There's nothing inherently offensive about that tweet and the obvious response is, "No, Paul Bissonnette, I would not do that."  But here's what else I did when I saw that tweet.  I looked up Bissonnette's salary for last season and saw a, by NHL standards, pretty low number of $625,000.  I cut 25% off of that.  I came up with a number that would have taken me 26.6 years at my last full-time job to reach.  Let me repeat that.  In one year, Bissonnette made what I would have made in 26.6 years.  I fully admit that that's not a fair way to look at the situation at all.  How much players make compared to me isn't the issue here.  But that's the way it is.  Fair or not, players need to be aware that many fans are just going to see their salaries and roll their eyes at even a hint of a woe is me attitude.
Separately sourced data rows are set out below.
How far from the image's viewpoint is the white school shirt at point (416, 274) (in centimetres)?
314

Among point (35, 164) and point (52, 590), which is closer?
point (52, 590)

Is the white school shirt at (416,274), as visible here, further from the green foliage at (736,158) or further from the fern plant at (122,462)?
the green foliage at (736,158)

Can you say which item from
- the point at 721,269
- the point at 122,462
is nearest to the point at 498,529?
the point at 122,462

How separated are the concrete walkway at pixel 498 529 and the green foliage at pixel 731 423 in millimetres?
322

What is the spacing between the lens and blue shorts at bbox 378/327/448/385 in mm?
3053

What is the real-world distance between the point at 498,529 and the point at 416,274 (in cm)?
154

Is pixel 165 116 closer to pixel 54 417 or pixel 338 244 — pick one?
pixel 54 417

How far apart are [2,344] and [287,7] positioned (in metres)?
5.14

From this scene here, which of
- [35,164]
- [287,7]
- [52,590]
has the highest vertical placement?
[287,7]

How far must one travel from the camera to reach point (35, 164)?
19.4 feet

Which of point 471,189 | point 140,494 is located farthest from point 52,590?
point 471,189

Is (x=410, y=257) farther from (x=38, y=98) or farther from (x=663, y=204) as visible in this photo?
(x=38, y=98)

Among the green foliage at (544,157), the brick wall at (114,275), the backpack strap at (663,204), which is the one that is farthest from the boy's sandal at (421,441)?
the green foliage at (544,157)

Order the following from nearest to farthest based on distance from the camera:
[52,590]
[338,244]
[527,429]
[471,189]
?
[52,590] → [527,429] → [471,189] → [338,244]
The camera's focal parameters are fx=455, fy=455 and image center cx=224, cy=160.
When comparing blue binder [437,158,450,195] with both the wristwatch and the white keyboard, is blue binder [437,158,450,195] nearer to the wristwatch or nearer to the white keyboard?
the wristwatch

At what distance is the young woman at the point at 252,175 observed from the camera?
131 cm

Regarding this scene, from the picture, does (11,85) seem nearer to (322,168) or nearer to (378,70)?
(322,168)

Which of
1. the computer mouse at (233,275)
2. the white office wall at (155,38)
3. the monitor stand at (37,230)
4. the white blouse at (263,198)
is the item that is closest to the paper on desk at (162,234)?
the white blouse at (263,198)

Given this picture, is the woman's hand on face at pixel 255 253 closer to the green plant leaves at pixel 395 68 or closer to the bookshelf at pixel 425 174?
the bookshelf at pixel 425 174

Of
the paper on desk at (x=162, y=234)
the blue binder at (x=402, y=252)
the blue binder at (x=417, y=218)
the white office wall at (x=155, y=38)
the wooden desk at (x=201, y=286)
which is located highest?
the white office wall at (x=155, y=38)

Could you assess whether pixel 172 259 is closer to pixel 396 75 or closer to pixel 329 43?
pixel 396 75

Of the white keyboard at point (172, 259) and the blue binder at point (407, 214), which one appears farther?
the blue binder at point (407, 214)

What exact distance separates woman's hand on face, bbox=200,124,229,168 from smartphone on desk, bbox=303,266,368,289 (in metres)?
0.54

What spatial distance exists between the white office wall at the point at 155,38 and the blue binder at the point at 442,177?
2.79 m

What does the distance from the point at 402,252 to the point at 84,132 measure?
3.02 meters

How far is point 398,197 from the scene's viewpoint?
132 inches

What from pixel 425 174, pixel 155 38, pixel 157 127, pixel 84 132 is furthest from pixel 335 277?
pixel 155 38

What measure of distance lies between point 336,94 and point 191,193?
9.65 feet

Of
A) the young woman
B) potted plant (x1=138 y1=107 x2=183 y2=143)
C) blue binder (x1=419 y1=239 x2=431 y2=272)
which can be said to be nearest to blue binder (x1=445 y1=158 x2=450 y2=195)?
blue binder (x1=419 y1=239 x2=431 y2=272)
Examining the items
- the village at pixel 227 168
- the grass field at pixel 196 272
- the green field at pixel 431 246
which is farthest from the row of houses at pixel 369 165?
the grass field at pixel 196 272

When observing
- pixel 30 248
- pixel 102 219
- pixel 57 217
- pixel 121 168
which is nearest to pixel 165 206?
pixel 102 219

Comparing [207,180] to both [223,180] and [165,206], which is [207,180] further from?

As I was writing this, Krys Barch wrote a very long string of tweets about the lockout.  Puck Daddy collected the whole thing in an easy-to-read format here.  It's clearly heartfelt, if not at least partly alcohol-fueled, and I do appreciate that but again, I'm not getting to sympathy.  The NHL is extremely physically demanding and that's been very true for Barch.  I get that.  But players are also aware of those risks, get first-class medical attention, and are very well compensated.  I don't doubt that more players than we realize go on to other jobs after they retire, but I'm not moved by that at all.  One half to three-fourths of your peers will work for the next fifty years, Krys?  Well, la-di-freaking-da.  My mom raised 4 kids alone.  She didn't worry about getting ahead, she worried about keeping the power on every month.  She's a stone's throw from 70 and not anywhere near retirement.  Most of us out here in the stands will work into old age.  
 
I get that this is an emotional time for players.  They've been playing hockey since they could walk and now, when everything says hockey should be starting, it's not.  It's weird, I know.  They're potentially losing a year out of what will, for most, already be a short career.  But come on guys, try to have a little sense of the world around you.  You were already making a lot of money and player salaries have climbed over the last seven years in a way that none of our salaries have.  To you, there may be a big difference between you and the owners but from where I'm sitting you look the same.  You're wondering if Ted Leonsis is enjoying his vacation in one of his five homes, and I'm wondering why you can't get your family of almost four ahead on the 2.8 million you've already made.  I've known too many people who've been out of work over the last few years to be very moved by emotional appeals from players.  I had a friend whose husband was out of work for almost a year and a half and when their oldest child broke his arm it created a financial nightmare.  Most NHLers in that situation can write a check and call it a day.  And if they can't, I might feel even less sorry for them because they should probably be able to even at the NHL minimum.  
 
Social media can be an amazing tool, but I'm telling you, using it to release all your emotions about the lockout is a bad idea.  Using it to try to win fans' sympathy is a bad idea.  All you're going to do is turn off people who I think are mostly with you.  Put Twitter down and try to enjoy the fact that you have some extra time to play golf and hang out with your kids or that you can go play hockey at home for a while.  We'll be here when you get back but for now, man, I don't want to hear it.